I was one of them before I watched “Whisper” with Lee Sang Yoon as the main actor in. It depicts intense, serious characters, the turmoil and the schemes of Korea’s powerful lawyers and their disregard for the law.

The SBS TV series “Whisper,” is available in Netflix slot. The plot is unravelled through tension upon tension in a story of vengeance, carried by actress Lee Bo-young as its harangued heroine.

At work at Jongno Police Station, Shin Young-joo (Lee Bo-young) is a tough detective. At home, she looks after her family and struggles to pay back their debt, when her father is framed for murder by the head of the powerful law firm Taebaek, who seeks to cover his own illegal tracks.

The case is brought before Judge Lee Dong-joon (Lee Sang-yoon), who comes from an elite family and harbors ideals of social justice. He ultimately caves in to pressure from the tangled relationship between his family and Taebaek the legal firm however, and pronounces Young-joo’s father guilty; Young-joo is fired, and Dong-joon begins working as a lawyer at Taebaek.

Vowing revenge, Young-joo approaches a drunk Dong-joon at a nightclub, beds him and blackmails him with sexual assault. She then begins working as his secretary at Taebaek with the plan of freeing her father through all means possible.

The word “Whisper” is also a term from an online community where millions of people around the world “share real thoughts, trade advice, and get the inside scoop.”

Lee’s background is also interesting. Lee graduated from the prestigious Seoul National University with a degree in Physics making him a top intellectual in Korea’s movie world.

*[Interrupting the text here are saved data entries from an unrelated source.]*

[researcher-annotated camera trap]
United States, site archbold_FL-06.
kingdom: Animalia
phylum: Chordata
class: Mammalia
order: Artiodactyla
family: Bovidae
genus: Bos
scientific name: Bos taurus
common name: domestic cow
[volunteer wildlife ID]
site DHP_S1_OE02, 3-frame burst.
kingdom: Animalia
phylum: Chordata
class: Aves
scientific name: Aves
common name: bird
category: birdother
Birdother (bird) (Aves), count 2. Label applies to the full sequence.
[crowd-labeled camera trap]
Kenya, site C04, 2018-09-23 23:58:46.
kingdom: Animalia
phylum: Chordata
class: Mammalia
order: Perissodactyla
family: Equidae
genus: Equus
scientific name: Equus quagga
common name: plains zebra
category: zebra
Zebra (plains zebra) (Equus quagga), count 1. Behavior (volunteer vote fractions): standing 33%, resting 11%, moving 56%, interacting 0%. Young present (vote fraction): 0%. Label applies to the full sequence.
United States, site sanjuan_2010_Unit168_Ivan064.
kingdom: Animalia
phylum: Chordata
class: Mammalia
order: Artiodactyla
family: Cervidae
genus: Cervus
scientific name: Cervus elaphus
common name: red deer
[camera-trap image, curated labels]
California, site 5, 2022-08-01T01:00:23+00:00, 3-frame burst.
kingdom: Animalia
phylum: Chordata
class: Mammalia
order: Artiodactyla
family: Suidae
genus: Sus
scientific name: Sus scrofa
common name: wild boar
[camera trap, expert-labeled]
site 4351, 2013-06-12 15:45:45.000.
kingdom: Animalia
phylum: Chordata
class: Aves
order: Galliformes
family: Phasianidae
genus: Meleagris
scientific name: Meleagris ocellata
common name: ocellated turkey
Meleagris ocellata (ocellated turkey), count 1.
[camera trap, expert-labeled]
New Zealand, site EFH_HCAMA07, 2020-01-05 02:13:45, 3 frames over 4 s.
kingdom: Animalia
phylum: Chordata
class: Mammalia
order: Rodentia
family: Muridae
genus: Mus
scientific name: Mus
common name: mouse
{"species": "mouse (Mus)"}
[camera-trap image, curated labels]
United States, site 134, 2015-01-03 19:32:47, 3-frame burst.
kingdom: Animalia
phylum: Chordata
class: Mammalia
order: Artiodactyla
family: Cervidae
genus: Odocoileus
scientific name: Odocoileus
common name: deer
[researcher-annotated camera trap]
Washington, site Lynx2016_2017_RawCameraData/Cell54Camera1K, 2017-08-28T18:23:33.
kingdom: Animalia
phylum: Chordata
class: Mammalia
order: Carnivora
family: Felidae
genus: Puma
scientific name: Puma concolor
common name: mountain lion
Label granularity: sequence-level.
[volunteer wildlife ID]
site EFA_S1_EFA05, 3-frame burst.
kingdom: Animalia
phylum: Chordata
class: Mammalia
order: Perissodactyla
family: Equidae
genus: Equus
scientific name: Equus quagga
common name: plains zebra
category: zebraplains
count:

Alas, a talent scout spotted him in a crowd with the potential to be an actor. He was a freshman in 2000, but his acting career and mandatory military service changed his career path. He was tall and handsome with deep dimples on both cheeks.

I am now watching him in Seoyoung, My Daughter (Korean: Nae Ttal Seo-yeong). It is a 2012 South Korean television series, with 50 episodes starring Lee Bo-young, Chun Ho-jin, Lee Sang-yoon and Park Hae-jin.